To do
Below are lines of records; copy exactly those from the one containing "My amazing 30th" through the one containing "Description of .", leaving the pictures behind.

Given records
════════════════════

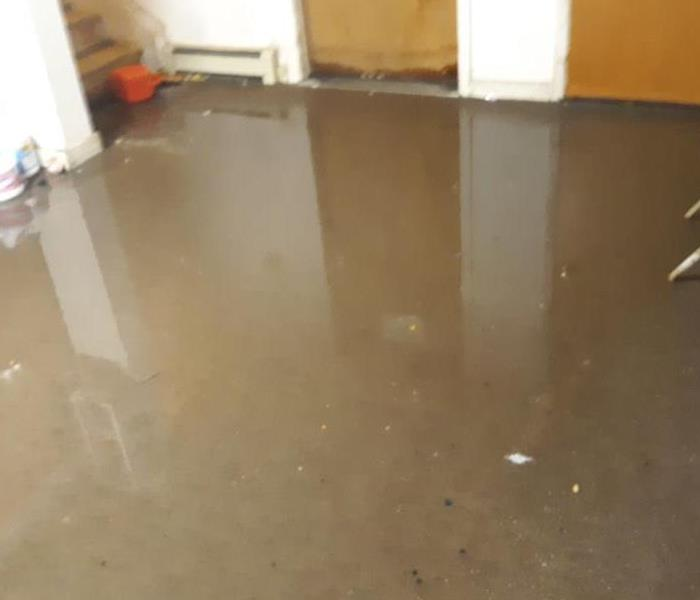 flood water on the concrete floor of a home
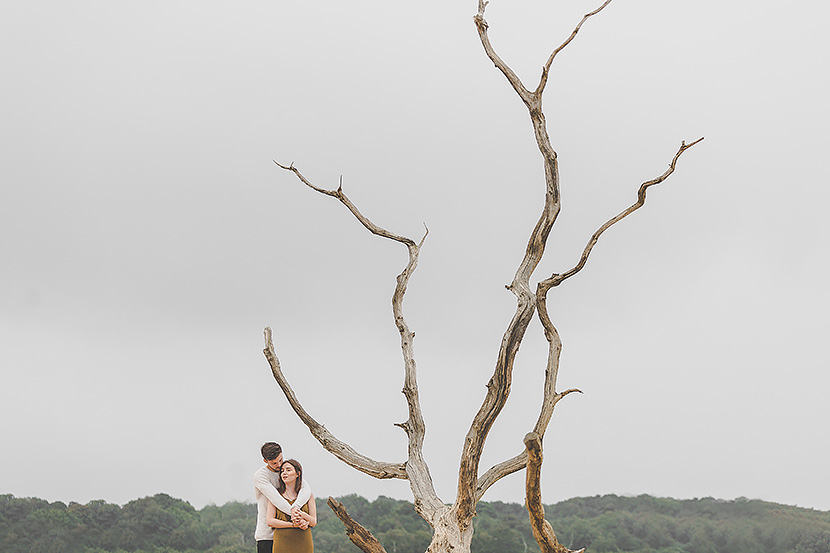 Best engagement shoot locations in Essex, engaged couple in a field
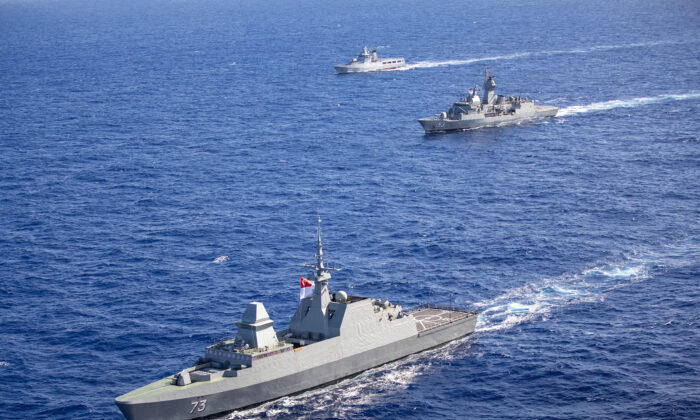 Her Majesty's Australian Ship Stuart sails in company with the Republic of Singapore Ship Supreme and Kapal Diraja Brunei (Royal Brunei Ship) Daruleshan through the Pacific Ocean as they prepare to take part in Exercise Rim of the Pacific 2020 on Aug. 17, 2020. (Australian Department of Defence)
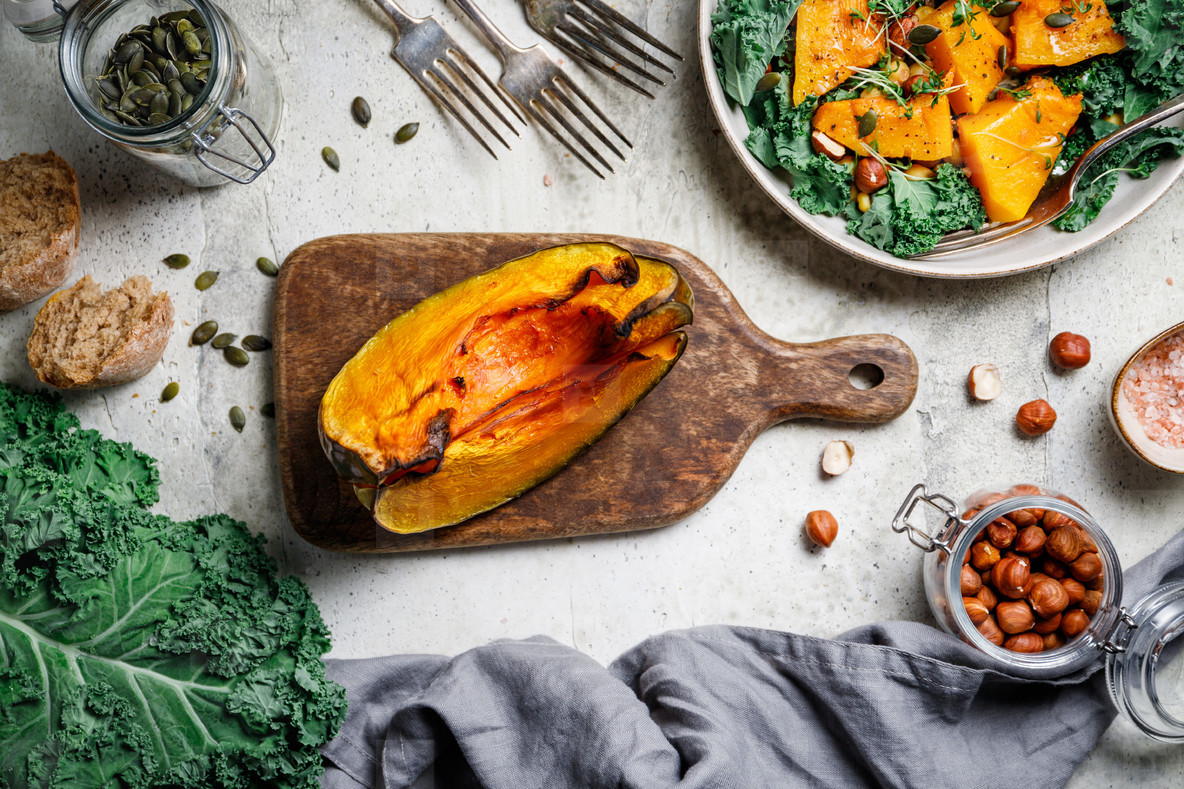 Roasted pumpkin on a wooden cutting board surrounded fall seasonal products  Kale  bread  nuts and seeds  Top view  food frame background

════════════════════

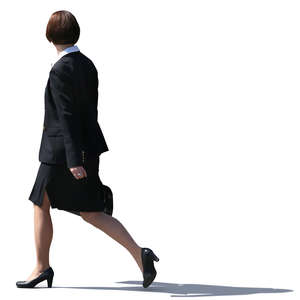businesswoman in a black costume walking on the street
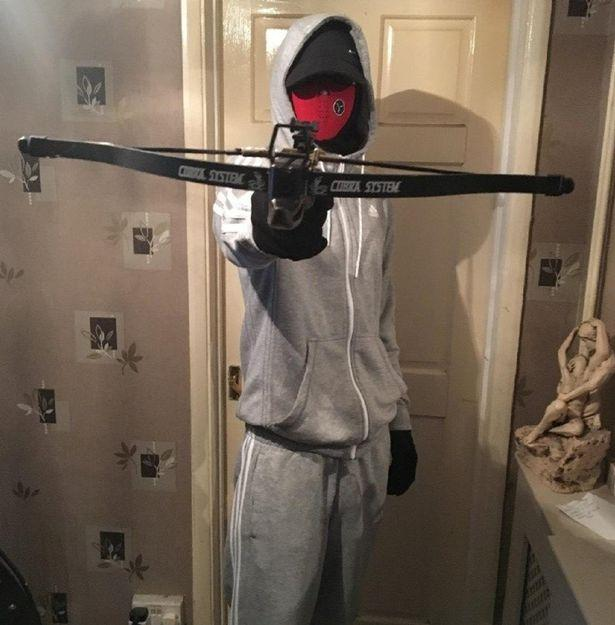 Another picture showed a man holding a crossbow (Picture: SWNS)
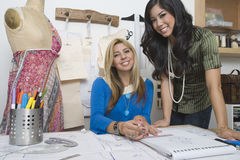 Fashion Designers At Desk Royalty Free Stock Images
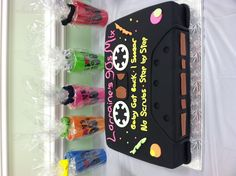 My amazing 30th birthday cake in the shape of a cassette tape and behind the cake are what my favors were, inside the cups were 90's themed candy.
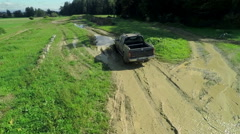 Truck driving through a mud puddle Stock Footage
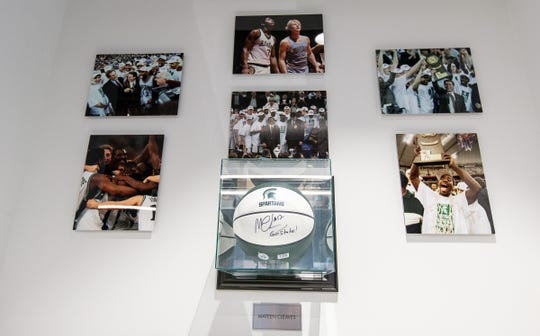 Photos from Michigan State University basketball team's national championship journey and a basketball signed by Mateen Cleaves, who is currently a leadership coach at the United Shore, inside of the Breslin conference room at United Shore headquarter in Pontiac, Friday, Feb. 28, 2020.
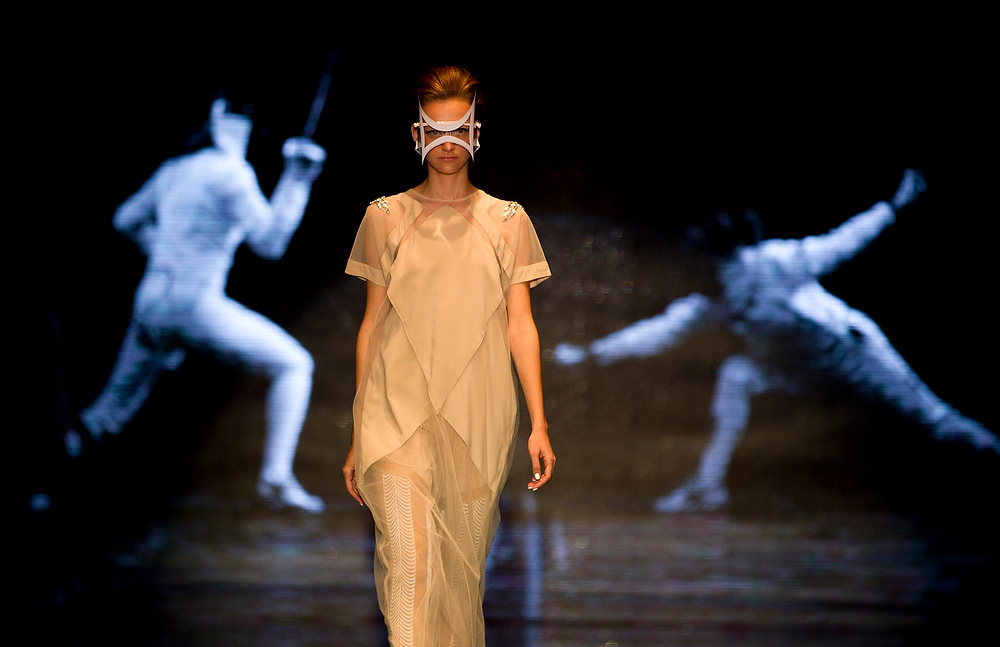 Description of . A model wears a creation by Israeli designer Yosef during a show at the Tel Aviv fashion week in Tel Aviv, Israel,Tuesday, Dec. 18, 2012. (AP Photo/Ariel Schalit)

════════════════════

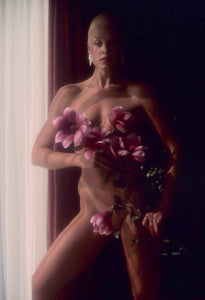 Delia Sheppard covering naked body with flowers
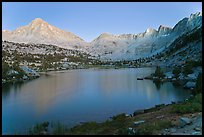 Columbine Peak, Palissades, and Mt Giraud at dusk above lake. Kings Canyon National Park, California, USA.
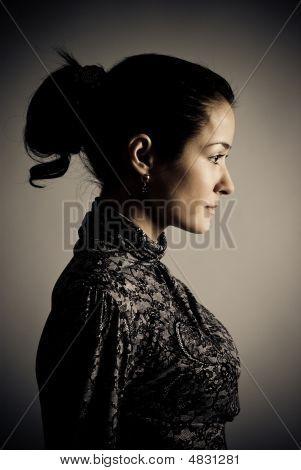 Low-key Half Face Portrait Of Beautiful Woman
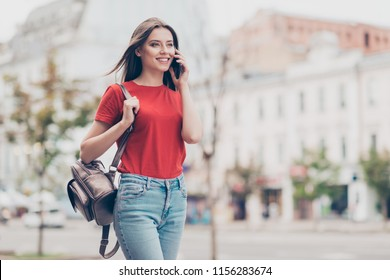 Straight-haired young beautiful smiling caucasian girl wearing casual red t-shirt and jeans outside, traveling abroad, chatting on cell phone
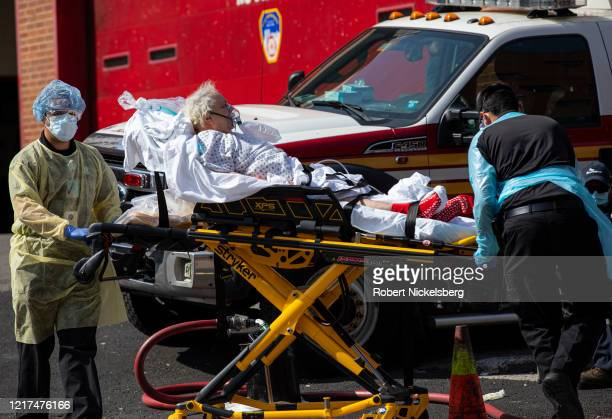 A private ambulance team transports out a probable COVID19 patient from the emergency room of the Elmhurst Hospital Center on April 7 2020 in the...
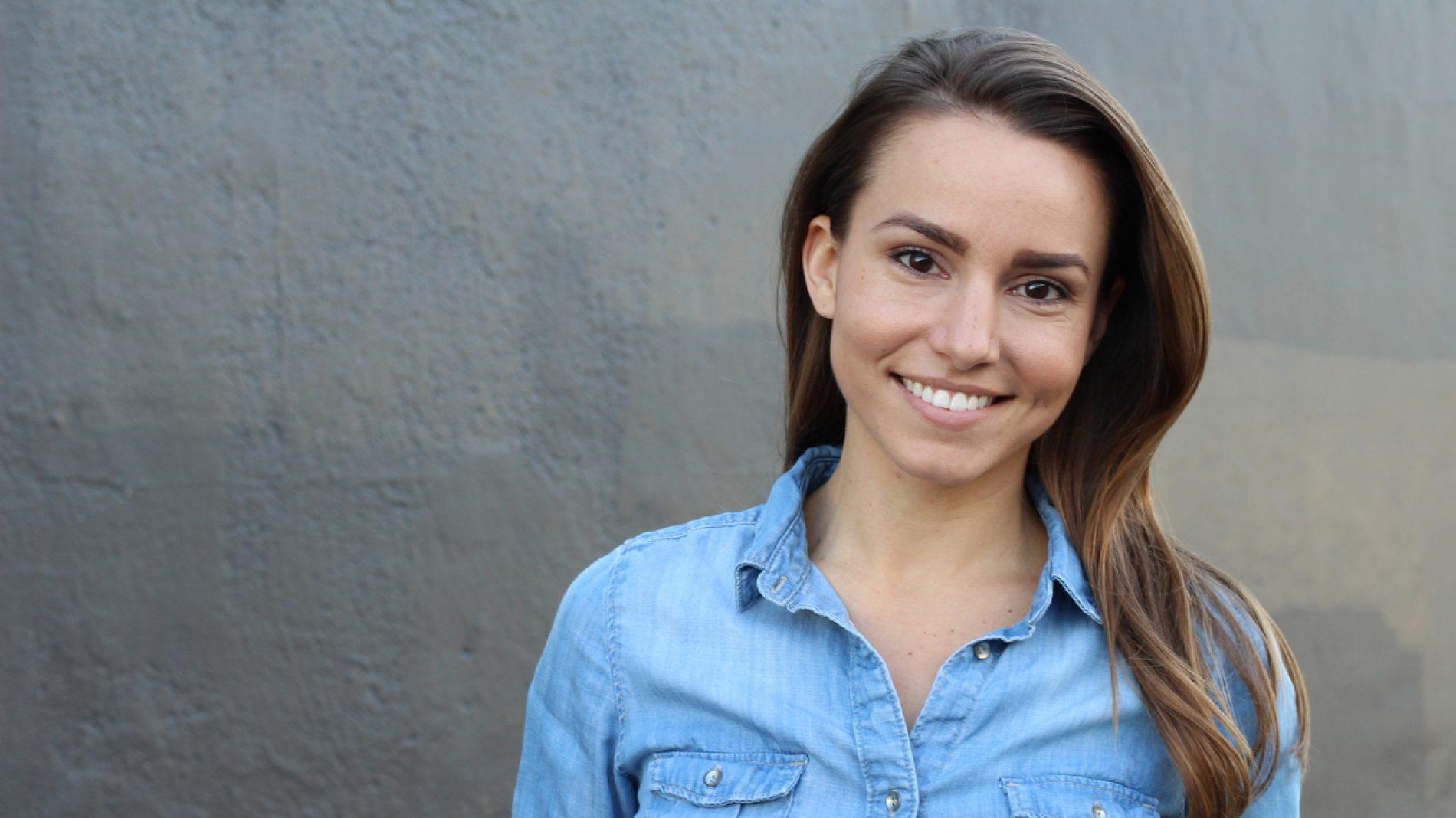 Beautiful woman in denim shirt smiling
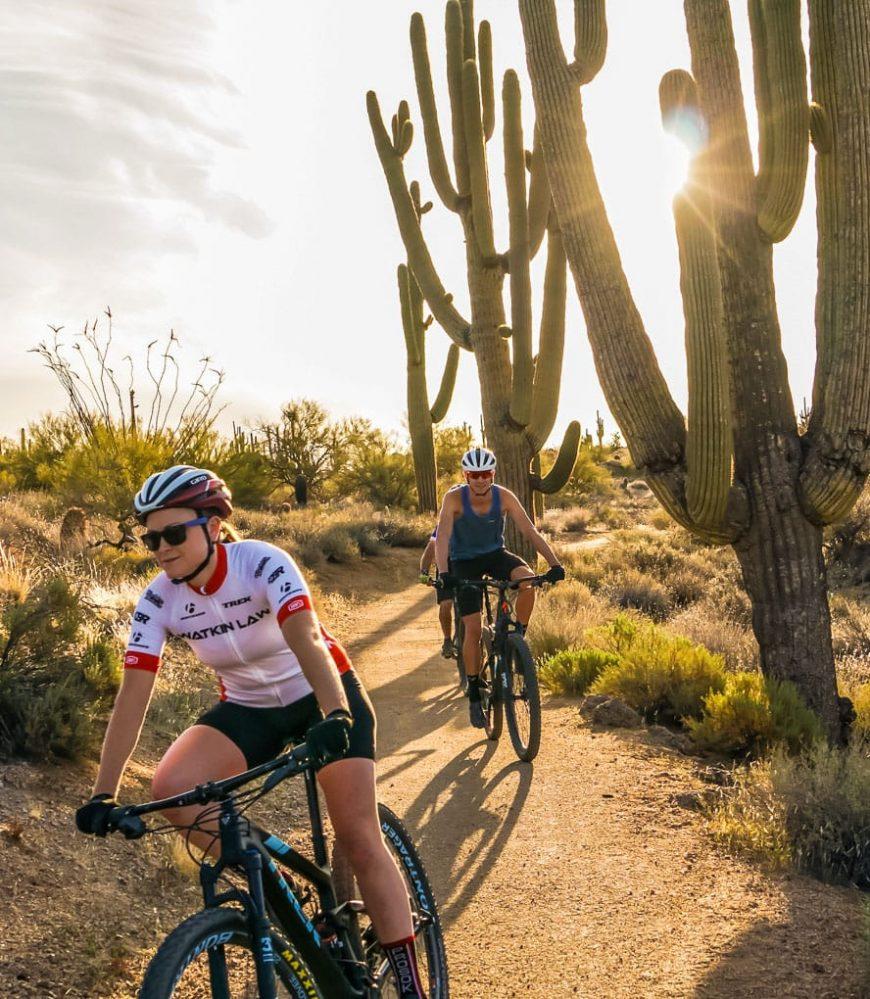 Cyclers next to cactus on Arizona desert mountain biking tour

════════════════════

Task response
 My amazing 30th birthday cake in the shape of a cassette tape and behind the cake are what my favors were, inside the cups were 90's themed candy.
 Truck driving through a mud puddle Stock Footage
 Photos from Michigan State University basketball team's national championship journey and a basketball signed by Mateen Cleaves, who is currently a leadership coach at the United Shore, inside of the Breslin conference room at United Shore headquarter in Pontiac, Friday, Feb. 28, 2020.
 Description of . A model wears a creation by Israeli designer Yosef during a show at the Tel Aviv fashion week in Tel Aviv, Israel,Tuesday, Dec. 18, 2012. (AP Photo/Ariel Schalit)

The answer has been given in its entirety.